Questions spatiales associées à des images:

◇ ◇ ◇

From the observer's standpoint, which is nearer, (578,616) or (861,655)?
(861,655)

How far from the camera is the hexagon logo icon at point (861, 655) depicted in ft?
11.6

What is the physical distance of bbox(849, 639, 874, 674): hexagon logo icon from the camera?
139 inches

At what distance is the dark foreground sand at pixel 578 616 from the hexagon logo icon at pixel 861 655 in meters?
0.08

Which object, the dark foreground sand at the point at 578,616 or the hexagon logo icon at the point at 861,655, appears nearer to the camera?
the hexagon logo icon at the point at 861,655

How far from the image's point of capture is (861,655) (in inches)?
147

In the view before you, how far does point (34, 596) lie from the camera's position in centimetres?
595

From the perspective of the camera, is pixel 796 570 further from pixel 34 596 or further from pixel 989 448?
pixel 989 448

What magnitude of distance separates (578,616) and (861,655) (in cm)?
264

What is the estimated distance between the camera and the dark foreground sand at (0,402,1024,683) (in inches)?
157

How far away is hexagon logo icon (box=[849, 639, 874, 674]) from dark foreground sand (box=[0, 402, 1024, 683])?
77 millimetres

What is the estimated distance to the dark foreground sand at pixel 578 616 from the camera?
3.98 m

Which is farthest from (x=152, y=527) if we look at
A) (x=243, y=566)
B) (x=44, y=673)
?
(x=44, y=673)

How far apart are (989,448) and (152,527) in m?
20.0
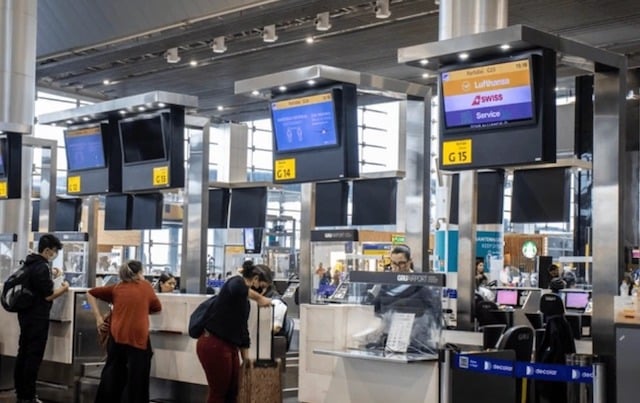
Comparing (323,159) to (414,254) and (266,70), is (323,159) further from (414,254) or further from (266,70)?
(266,70)

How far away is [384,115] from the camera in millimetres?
26828

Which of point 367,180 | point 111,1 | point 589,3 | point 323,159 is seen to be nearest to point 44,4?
point 111,1

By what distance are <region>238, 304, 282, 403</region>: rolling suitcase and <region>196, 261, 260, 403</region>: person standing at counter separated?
0.28 meters

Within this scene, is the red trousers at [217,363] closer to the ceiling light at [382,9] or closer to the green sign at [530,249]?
the ceiling light at [382,9]

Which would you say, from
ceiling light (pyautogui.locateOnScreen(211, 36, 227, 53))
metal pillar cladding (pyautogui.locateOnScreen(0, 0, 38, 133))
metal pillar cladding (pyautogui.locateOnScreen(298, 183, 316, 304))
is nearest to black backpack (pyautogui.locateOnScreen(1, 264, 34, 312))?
metal pillar cladding (pyautogui.locateOnScreen(298, 183, 316, 304))

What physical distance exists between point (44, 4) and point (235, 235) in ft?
34.1

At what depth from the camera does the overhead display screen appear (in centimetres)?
614

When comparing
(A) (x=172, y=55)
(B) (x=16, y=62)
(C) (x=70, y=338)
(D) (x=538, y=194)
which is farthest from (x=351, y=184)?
(C) (x=70, y=338)

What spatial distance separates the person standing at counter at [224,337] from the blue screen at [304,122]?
133 centimetres

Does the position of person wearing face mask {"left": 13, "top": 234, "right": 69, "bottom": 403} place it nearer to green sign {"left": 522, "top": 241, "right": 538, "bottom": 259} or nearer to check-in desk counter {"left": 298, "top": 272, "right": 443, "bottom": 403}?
check-in desk counter {"left": 298, "top": 272, "right": 443, "bottom": 403}

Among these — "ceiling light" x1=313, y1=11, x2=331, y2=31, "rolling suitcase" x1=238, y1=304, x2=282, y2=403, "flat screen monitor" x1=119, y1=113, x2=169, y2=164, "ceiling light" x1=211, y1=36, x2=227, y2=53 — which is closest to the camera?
"rolling suitcase" x1=238, y1=304, x2=282, y2=403

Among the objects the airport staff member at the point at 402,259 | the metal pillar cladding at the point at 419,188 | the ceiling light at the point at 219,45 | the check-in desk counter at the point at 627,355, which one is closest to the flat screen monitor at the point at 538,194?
the airport staff member at the point at 402,259

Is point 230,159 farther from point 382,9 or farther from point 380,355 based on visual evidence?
point 380,355

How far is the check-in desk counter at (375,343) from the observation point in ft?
20.8
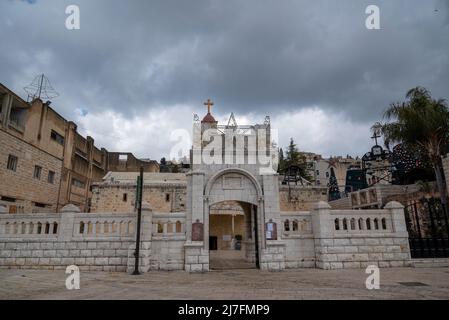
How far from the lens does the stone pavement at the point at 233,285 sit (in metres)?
7.34

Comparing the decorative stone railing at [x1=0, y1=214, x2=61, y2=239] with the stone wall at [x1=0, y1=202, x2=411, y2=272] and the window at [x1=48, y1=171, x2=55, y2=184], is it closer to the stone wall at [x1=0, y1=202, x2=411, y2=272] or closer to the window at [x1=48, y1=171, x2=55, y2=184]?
the stone wall at [x1=0, y1=202, x2=411, y2=272]

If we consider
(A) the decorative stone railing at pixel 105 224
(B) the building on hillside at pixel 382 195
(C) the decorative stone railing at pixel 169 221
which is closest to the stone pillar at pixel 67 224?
(A) the decorative stone railing at pixel 105 224

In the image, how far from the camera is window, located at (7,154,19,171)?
19156 millimetres

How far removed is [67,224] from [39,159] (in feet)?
42.7

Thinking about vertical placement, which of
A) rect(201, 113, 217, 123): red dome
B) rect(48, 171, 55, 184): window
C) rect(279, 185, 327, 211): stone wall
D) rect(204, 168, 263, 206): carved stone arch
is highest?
rect(201, 113, 217, 123): red dome

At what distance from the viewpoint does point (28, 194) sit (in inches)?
812

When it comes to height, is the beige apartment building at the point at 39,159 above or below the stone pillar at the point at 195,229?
above

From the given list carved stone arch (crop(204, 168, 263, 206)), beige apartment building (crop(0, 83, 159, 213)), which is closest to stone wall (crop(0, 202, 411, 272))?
carved stone arch (crop(204, 168, 263, 206))

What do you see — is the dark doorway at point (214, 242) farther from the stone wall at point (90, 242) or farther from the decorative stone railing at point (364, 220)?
the decorative stone railing at point (364, 220)

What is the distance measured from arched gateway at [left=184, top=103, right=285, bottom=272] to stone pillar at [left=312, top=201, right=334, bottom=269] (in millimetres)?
1662

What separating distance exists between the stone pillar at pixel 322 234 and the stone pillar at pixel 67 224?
10940 millimetres

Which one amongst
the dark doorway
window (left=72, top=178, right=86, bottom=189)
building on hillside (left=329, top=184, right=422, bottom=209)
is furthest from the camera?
the dark doorway

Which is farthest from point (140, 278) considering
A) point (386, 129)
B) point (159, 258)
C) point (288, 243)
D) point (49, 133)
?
point (49, 133)

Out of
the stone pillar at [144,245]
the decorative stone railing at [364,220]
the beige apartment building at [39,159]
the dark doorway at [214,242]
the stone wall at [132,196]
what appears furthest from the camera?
the dark doorway at [214,242]
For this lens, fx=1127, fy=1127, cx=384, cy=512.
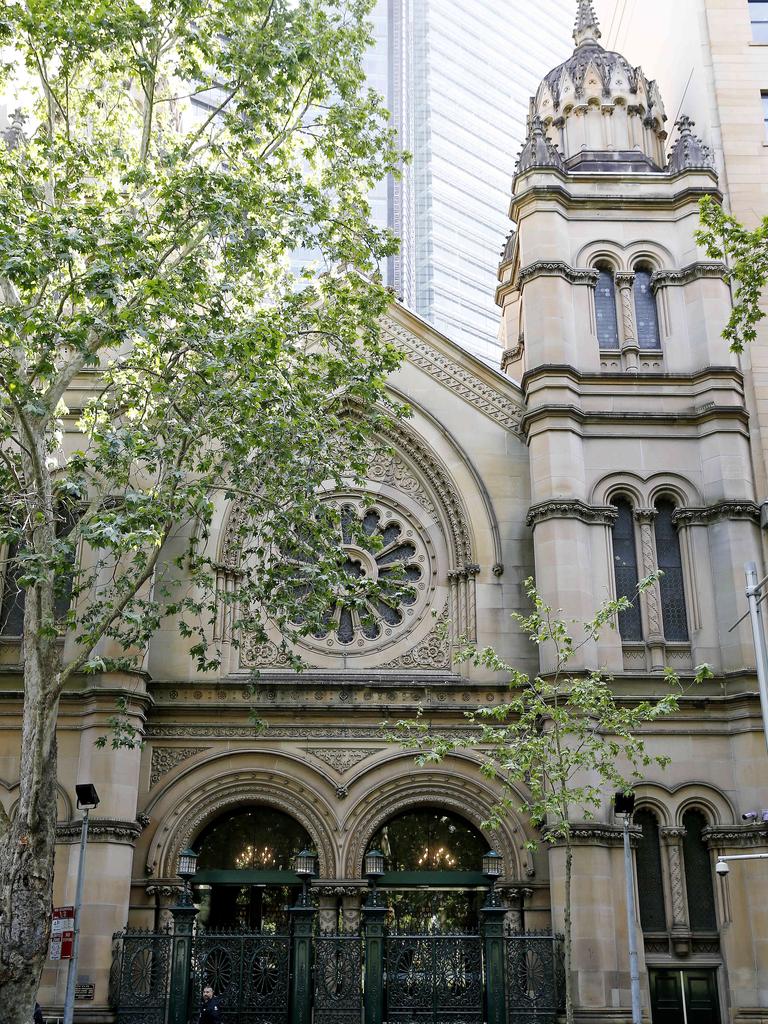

◇ ◇ ◇

Réécris en CSV à deux colonnes, « enonce » et « reponse », la partie du listing qui va de son début jusqu'à la ligne contenant "77 millimetres" incluse. Place chaque énoncé sur sa propre ligne avec sa réponse, chaque valeur dans un champ entre guillemets, et remplace les sauts de ligne par des espaces.

enonce,reponse
"From the observer's standpoint, which is nearer, (578,616) or (861,655)?","(861,655)"
"How far from the camera is the hexagon logo icon at point (861, 655) depicted in ft?","11.6"
"What is the physical distance of bbox(849, 639, 874, 674): hexagon logo icon from the camera?","139 inches"
"At what distance is the dark foreground sand at pixel 578 616 from the hexagon logo icon at pixel 861 655 in meters?","0.08"
"Which object, the dark foreground sand at the point at 578,616 or the hexagon logo icon at the point at 861,655, appears nearer to the camera?","the hexagon logo icon at the point at 861,655"
"How far from the image's point of capture is (861,655) (in inches)?","147"
"In the view before you, how far does point (34, 596) lie from the camera's position in centimetres?","595"
"From the perspective of the camera, is pixel 796 570 further from pixel 34 596 or further from pixel 989 448?","pixel 989 448"
"What magnitude of distance separates (578,616) and (861,655) (in cm)?","264"
"What is the estimated distance between the camera and the dark foreground sand at (0,402,1024,683) (in inches)?","157"
"How far away is hexagon logo icon (box=[849, 639, 874, 674]) from dark foreground sand (box=[0, 402, 1024, 683])?","77 millimetres"